Das alles wäre nicht weiter schlimm gewesen – er hätte abwarten können, bis sie sich eines Tages aus irgendeiner Unachtsamkeit heraus selbst verriet –, aber gestern Abend hatte sie ihm zum ersten Mal Angst gemacht. Sie hatte ihm ihre unberechenbare Seite gezeigt. Eine gefährliche Seite, die ihn in seinem Verdacht bestärkte, sie könnte tatsächlich die Mörderin von Volker Nowak sein. Und dass sie gegebenenfalls zu weiteren Morden in der Lage war, sofern ihr kranker Geist dies für nötig hielt.

Diese Angst hatte ihn angetrieben, gewissenhaft nachzuforschen, ob es nicht vielleicht doch einen Anhaltspunkt gab. Irgendetwas, das er bisher übersehen hatte. Einen Strohhalm, an den er sich klammern konnte.

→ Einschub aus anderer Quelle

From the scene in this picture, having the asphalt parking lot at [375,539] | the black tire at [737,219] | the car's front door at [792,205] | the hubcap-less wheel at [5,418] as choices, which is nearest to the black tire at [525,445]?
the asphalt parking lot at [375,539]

Doch er hatte nichts gefunden.

Ich weiß nicht, wer sie ist, lautete das frustrierende Resultat seiner Nachtaktion.

Irgendwann gegen Morgen musste er schließlich am Küchentisch eingenickt sein, und als er sich jetzt aufrichtete, gab sein Rücken einen unguten Knacklaut von sich. Jans Nacken schmerzte von der unbequemen Haltung, aber noch mehr setzten ihm seine Kopfschmerzen zu. Sein Puls pochte in den Schläfen, als wollte sich das Blut jeden Augenblick den Weg ins Freie sprengen.

Kein Wunder, dachte er und schob die Flasche Single Malt von sich, die direkt neben dem Notizblock aufragte. Gestern war ihm in seiner Verzweiflung sehr nach einem Schluck zumute gewesen, doch heute Morgen reichte allein der Anblick der Flasche aus, dass sich sein Magen verkrampfte.

Wieder klingelte das Telefon. Ein penetranter Laut. Der Anrufer hatte es durchläuten lassen, bis sich der Anrufbeantworter zugeschaltet hatte. Dann hatte er aufgelegt, ohne eine Nachricht zu hinterlassen, nur um gleich darauf wieder anzurufen. Wer immer es auch war, er war beharrlich. Er – oder sie.

Jan wankte durch das Esszimmer zur Theke in der Küche, auf der das Mobilteil lag. Das Display zeigte Externer Anruf. Keine Rufnummer.

»Hallo?« Seine Stimme klang vom Schlaf belegt, und der Whisky hatte seine Zunge in ein trockenes, pelziges Etwas verwandelt.

Jan hörte ein Rascheln am anderen Ende der Leitung, dann ein zögerlich leises »Habe ich dich geweckt?«.

»Carla? Bist du das?«

Die Antwort war ein entnervtes Seufzen. »Nein, ich bin nicht Carla«, zischte die Frauenstimme, und Jan spürte, wie sich seine Nackenhaare aufstellten.

Sie ist es!

Schlagartig war er stocknüchtern, und auch die Nackenschmerzen waren vergessen. Diese Stimme hatte eine weitaus höhere Wirkung als jede Kanne starker Kaffee und alle Aspirin in seinem Medizinschrank zusammen.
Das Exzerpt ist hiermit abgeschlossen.